CHALLENGE:
Answer these from the passage on radial and linear layouts:
(a) With a radial layout, did it matter for speed whether the task asked about the start or the end of the range?
(b) In which task contexts were people less accurate with radial layouts?
(c) Which layout did participants prefer?

** start PASSAGE **

Our findings also suggest that it does not make a difference whether the task has to do with the beginning or end of the range. We had speculated about whether the increased chronological resolution around the periphery of a radial layout would contribute to better performance for locating and reading values at the periphery, and conversely whether the centre of a radial layout would incur worse performance. People tended to be slower with a radial layout irrespective of whether the task asked them about the start or end of the range, there were no pronounced differences in accuracy.

So you might be wondering if our results contribute another nail in the coffin so to speak for radial layouts in general, this despite their popularity in practice and design communities. It’s tempting to say this but our results are somewhat more nuanced. Yes, people tend to be slower with radial layouts, but only in value reading task contexts are they less accurate, while there seems to be no difference in accuracy for comparison tasks. However, it’s also worth remarking that our participants universally preferred linear layouts, and they felt more confident using linear layouts relative to radial ones.

If the task is primarily about comparing ranges values, it doesn’t appear to matter whether you use a linear or radial layout, at least in terms of accuracy.

If the task is primarily about comparing ranges values or comparing spans of observed and averages ranges, like comparing whether the observed temperatures in one month were more aligned with average temperatures relative to some other month, it doesn’t appear to matter whether you use a linear or radial layout, at least in terms of accuracy.

It’s also entirely possible that there are tasks other than those we considered where a radial layout has an advantage or performance parity with a linear layout, such as in year-over-year comparisons like in Ed Hawkins’ Climate Spirals, though to determine this we may need to revisit our choice of encoding and consider the use of paging, scrolling, or animation, at which point performance depends on memory as well as perception. Nevertheless, there are opportunities for additional future research in this area.

** end PASSAGE **
** start DATA SHOWN **

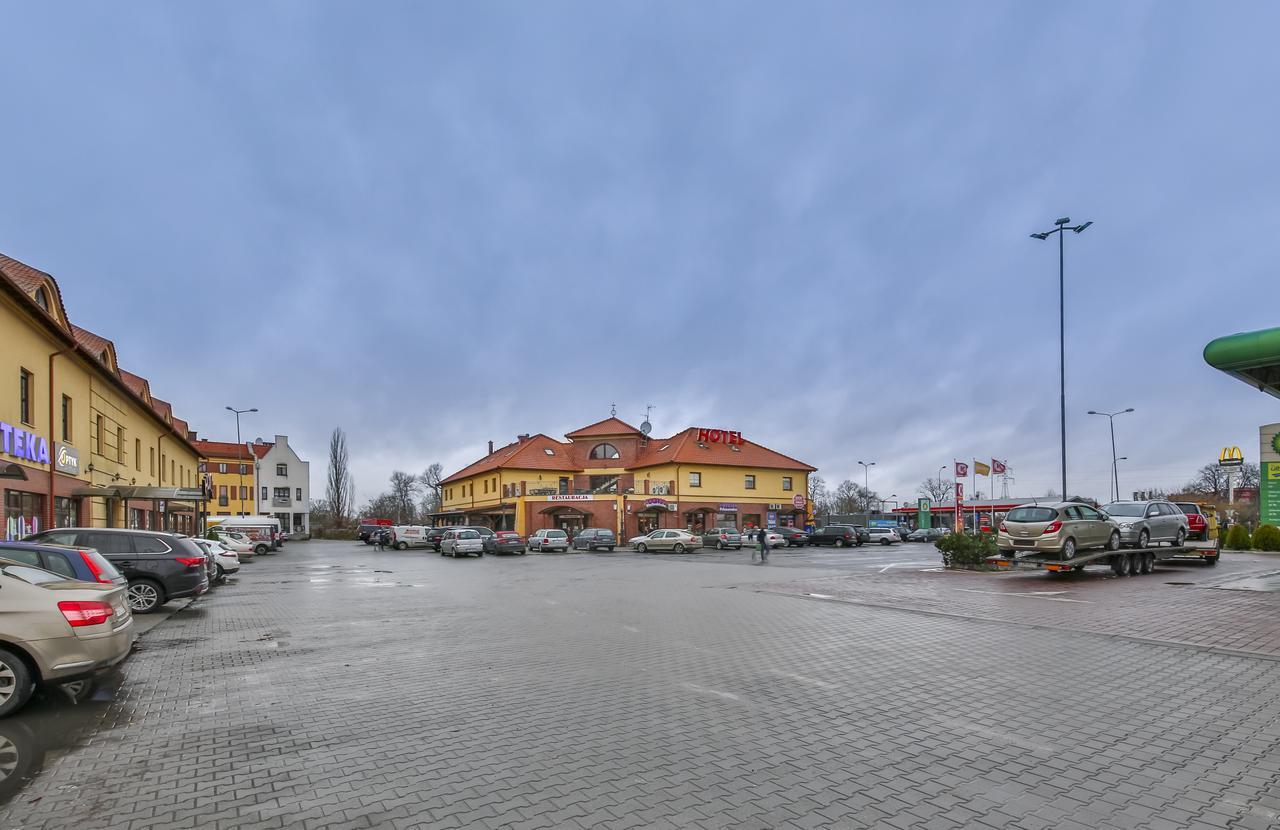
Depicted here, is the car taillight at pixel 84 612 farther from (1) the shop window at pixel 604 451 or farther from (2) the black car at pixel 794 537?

** end DATA SHOWN **

FULL OUTPUT:
(a) No. People tended to be slower with a radial layout whether the task asked about the start or the end of the range.
(b) Value reading tasks.
(c) Linear layouts.